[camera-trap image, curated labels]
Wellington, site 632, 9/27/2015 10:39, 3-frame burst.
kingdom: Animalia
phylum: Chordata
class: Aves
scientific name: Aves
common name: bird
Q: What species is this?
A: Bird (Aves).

┄┄┄┄┄┄┄┄┄┄

Quote the listing in full, please, keeping every line exact.

- Output for this exercise -
[camera-trap image, curated labels]
Wellington, site 632, 9/27/2015 10:39, 3-frame burst.
kingdom: Animalia
phylum: Chordata
class: Aves
scientific name: Aves
common name: bird
Q: What species is this?
A: Bird (Aves).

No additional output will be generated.